The Oscar Quest: Reconsidered (Best Director, 1989-1990)
The Oscar Quest began in May of 2010. I finished about fifteen months later, and wrote it up for this site. That was essentially the first thing I did on here. Five years have passed since then. I’ve grown as a person. My tastes have changed, matured (or gotten more immature, in some cases). So it feels fitting, on the five year anniversary of the site and of the Oscar Quest, to revisit it.
I want to see just how my opinions about things have changed over the past five years. I didn’t do any particular work or catch-up for this. I didn’t go back and watch all the movies again. Some I went back to see naturally, others I haven’t watched in five years. I really just want to go back and rewrite the whole thing as a more mature person, less concerned with making points about certain categories and films than with just analyzing the whole thing as objectively as I can to give people who are interested as much information as possible.
This is the more mature version of the Oscar Quest. Updated, more in-depth, as objective as possible, less hostile. You can still read the old articles, but know that those are of a certain time, and these represent the present.
Woody Allen, Crimes and Misdemeanors
Kenneth Branagh, Henry V
Jim Sheridan, My Left Foot
Oliver Stone, Born on the Fourth of July
Peter Weir, Dead Poet’s Society
Crimes and Misdemeanors. This is one of the weirdest Woody Allen movies. And for that reason, I am fascinated by it. It’s two stories in one. One is a comedy, one is decidedly not a comedy.
The first story is Martin Landau. A dentist. He’s having an affair with Anjelica Huston. Though as soon as she finds out he’s not gonna leave his wife, she threatens to tell his wife about the affair. He then decides to hire a hitman to kill her. It’s a very serious half of the film.
Meanwhile, there’s the other story. Woody Allen is a documentarian who is hired by his brother in law, Alan Alda, to make a documentary about him. And he’s just a giant schmuck. And Allen openly mocks him as he makes the documentary. But in doing so, he also falls in love with Mia Farrow, who works with Alda. This segment of the film is fucking hilarious. Alan Alda is just the biggest schmuck in the world, and it’s wonderful.
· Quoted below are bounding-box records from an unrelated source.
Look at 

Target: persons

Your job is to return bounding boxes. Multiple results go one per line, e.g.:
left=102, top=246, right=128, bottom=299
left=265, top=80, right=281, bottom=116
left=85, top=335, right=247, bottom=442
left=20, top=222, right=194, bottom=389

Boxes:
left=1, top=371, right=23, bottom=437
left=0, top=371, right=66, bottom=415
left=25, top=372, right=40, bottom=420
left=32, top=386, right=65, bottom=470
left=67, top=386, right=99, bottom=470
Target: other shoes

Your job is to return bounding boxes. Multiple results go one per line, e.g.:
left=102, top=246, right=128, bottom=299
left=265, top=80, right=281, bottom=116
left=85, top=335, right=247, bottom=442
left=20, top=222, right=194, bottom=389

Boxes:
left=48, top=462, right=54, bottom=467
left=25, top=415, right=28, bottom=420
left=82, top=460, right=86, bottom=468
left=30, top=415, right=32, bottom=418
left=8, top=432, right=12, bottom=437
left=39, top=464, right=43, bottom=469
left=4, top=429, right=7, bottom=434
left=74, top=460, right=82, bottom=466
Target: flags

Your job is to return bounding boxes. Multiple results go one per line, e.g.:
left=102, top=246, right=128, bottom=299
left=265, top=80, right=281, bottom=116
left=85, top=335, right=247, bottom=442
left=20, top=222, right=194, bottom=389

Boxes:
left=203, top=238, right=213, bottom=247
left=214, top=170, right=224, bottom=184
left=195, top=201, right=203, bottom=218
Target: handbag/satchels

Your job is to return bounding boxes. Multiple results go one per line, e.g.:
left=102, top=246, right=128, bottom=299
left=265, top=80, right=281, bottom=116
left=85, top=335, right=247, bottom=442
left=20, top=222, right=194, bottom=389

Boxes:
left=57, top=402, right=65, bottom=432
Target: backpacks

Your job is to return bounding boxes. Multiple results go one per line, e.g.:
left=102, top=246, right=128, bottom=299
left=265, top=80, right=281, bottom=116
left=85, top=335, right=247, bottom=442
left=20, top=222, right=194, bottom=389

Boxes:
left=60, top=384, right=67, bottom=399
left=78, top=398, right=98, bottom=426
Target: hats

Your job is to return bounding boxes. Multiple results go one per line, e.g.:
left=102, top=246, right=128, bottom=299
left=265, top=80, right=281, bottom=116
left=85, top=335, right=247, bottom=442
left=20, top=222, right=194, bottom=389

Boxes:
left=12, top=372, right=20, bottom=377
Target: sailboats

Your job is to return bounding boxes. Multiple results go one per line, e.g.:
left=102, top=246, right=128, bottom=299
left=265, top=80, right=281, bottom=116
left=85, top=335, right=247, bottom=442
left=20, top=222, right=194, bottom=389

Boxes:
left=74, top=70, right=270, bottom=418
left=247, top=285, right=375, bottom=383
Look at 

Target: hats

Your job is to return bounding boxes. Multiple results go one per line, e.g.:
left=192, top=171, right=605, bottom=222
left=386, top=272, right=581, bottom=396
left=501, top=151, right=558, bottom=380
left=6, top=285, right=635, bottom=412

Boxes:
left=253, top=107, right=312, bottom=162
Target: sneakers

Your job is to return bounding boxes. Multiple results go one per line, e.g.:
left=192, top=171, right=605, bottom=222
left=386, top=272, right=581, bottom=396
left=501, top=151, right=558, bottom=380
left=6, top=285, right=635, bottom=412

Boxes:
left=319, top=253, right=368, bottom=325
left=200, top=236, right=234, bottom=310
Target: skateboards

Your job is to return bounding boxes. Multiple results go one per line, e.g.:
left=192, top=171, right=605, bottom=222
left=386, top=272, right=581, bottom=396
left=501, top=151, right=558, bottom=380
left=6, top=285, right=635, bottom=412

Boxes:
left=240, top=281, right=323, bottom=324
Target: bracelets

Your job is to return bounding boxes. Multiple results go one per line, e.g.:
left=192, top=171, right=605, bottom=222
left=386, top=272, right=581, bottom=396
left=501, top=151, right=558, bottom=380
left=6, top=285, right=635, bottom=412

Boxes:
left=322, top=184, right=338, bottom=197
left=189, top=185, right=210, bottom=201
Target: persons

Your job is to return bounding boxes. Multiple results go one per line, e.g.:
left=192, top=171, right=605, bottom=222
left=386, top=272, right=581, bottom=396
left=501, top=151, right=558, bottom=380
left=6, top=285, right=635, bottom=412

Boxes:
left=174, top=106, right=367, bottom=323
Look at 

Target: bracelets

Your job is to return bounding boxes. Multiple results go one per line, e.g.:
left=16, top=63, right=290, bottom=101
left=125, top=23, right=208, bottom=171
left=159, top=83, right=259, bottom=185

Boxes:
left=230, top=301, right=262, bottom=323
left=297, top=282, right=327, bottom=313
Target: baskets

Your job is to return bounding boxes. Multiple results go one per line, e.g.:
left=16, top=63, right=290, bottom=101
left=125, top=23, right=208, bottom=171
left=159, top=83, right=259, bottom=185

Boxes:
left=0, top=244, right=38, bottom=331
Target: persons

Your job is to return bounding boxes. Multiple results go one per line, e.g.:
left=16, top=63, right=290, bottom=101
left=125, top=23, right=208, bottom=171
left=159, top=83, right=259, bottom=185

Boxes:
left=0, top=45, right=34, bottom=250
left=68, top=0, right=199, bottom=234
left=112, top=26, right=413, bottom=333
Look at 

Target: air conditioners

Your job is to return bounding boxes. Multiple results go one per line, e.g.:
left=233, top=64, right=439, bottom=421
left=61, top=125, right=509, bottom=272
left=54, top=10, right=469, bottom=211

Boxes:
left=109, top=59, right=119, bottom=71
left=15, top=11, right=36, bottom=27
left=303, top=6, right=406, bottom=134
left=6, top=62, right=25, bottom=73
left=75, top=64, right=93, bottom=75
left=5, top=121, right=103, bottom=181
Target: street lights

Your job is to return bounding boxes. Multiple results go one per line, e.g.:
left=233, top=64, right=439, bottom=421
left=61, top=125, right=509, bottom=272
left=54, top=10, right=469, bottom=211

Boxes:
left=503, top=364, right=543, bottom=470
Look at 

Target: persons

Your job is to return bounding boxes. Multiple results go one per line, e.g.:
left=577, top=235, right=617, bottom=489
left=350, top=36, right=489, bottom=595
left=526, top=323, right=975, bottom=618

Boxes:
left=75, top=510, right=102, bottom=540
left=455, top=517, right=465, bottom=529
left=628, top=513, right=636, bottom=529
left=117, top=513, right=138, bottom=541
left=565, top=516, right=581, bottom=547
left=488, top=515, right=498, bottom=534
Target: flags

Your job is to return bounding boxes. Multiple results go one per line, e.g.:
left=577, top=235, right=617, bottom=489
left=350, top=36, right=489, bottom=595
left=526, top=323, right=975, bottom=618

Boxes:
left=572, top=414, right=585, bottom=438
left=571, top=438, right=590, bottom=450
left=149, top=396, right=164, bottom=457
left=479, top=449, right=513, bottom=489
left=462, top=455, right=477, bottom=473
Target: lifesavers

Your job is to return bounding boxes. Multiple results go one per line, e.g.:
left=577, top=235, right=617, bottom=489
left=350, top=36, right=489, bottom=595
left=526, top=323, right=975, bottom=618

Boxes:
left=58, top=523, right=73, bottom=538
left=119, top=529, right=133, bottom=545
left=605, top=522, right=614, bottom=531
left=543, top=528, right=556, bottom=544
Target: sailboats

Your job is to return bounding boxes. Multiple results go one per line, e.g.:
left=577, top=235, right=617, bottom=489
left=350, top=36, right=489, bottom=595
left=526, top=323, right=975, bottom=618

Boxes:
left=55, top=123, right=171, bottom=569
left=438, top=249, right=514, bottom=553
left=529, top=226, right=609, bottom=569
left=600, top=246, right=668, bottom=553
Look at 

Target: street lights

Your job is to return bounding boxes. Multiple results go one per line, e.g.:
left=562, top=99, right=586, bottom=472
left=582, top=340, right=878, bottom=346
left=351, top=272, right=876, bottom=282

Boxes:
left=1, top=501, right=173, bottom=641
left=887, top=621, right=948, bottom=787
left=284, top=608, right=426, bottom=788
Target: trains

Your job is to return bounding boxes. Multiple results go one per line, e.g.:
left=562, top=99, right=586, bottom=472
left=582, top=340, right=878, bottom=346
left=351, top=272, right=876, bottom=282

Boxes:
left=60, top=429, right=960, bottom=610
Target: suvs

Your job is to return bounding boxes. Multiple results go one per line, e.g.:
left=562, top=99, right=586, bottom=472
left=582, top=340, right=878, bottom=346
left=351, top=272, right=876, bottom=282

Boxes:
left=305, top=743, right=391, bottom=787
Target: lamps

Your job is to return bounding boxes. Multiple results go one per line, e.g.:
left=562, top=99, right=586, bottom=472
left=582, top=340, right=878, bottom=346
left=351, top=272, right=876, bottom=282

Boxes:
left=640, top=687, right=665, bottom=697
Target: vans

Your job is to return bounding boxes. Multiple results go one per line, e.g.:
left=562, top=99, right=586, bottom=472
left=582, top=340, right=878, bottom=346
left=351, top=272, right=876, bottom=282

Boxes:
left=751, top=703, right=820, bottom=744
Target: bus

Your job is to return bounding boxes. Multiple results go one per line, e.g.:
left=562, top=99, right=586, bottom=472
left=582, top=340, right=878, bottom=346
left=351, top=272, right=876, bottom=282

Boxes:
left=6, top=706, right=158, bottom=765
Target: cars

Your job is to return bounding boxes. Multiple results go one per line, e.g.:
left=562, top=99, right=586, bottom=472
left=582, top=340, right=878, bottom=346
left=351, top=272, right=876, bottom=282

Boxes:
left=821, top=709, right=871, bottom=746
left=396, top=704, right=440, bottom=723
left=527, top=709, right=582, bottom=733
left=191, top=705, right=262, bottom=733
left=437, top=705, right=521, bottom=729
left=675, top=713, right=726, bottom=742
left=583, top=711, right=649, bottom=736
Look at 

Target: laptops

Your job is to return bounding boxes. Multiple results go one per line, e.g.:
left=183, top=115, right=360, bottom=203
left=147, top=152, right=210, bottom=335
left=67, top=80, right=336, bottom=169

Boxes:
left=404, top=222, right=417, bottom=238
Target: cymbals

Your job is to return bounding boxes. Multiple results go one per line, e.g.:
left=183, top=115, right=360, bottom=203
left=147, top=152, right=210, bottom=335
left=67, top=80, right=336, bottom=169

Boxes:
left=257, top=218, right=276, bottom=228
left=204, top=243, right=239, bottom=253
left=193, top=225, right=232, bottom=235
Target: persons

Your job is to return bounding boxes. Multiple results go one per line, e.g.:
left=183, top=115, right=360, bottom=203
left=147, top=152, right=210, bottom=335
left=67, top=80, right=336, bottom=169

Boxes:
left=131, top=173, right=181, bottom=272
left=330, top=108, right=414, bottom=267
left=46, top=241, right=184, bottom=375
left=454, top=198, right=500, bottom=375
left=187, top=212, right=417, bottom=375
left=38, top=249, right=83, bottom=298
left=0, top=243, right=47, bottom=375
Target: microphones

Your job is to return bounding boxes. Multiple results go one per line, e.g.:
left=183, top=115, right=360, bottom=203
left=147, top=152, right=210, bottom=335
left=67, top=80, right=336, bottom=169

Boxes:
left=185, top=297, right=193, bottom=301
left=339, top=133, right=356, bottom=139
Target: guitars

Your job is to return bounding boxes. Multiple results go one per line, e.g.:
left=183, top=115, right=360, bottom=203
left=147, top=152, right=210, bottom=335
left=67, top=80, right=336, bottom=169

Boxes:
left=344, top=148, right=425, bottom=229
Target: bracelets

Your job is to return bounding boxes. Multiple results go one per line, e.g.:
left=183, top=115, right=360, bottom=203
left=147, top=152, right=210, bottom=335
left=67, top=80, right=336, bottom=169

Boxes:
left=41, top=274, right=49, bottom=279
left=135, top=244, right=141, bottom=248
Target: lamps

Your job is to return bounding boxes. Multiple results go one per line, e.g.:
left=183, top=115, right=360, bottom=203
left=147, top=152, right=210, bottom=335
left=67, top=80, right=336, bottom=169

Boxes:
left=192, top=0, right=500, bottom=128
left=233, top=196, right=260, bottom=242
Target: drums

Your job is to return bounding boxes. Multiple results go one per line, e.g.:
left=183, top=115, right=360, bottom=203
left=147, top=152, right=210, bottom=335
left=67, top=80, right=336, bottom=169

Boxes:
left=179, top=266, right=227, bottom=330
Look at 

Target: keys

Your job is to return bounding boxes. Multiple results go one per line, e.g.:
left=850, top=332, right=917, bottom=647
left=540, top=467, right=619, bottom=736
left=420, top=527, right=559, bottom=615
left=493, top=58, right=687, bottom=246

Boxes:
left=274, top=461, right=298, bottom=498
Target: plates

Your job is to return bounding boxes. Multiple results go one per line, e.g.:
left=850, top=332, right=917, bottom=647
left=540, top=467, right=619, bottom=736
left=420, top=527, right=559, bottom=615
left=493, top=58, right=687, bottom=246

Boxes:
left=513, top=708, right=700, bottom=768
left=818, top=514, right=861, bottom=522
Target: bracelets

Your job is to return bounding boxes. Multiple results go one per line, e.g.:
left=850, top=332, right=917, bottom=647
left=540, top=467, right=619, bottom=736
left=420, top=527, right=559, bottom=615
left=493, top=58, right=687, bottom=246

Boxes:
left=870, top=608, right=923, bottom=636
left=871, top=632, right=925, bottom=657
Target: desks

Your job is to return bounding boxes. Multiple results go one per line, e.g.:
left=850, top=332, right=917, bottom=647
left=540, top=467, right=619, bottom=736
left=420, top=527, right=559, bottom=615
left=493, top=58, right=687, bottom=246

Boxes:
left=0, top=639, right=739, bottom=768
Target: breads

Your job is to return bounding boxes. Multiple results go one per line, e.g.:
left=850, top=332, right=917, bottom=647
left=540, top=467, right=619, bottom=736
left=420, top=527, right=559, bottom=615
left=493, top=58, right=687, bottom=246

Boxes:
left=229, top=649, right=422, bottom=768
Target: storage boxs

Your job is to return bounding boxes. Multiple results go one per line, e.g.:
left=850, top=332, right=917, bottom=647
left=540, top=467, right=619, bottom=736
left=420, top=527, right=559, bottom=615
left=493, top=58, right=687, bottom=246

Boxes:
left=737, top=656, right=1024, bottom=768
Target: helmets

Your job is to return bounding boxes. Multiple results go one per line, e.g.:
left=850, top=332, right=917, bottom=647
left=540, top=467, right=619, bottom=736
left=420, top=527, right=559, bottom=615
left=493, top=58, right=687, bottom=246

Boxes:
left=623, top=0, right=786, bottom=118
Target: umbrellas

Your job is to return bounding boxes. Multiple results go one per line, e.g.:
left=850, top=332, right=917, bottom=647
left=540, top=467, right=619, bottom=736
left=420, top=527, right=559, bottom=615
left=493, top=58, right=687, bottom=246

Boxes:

This is where the famous lines come from — “If it bends, it’s funny, if it breaks, it isn’t” and “Comedy is tragedy plus time.” Alda is so great in this half.
The movie then ends with a great scene of the two characters interacting, though it doesn’t go the way you think it will. Which brings the whole thing back to Allen’s typical themes of existentialism and the meaningless of life. But it’s actually good.
This is one of the Woody Allen movies I actually like. And I’m actually okay with him being nominated for this. Sure as shit wouldn’t put him higher than fourth at best on this list, but I’m okay with the nomination.
Henry V. This is the movie that introduced Kenneth Branagh to the world. It was the first movie he directed, which is kind of a cagey move on his part, as Henry V was also the first movie Laurence Olivier directed. Though he didn’t get a Best Director nomination when he did it.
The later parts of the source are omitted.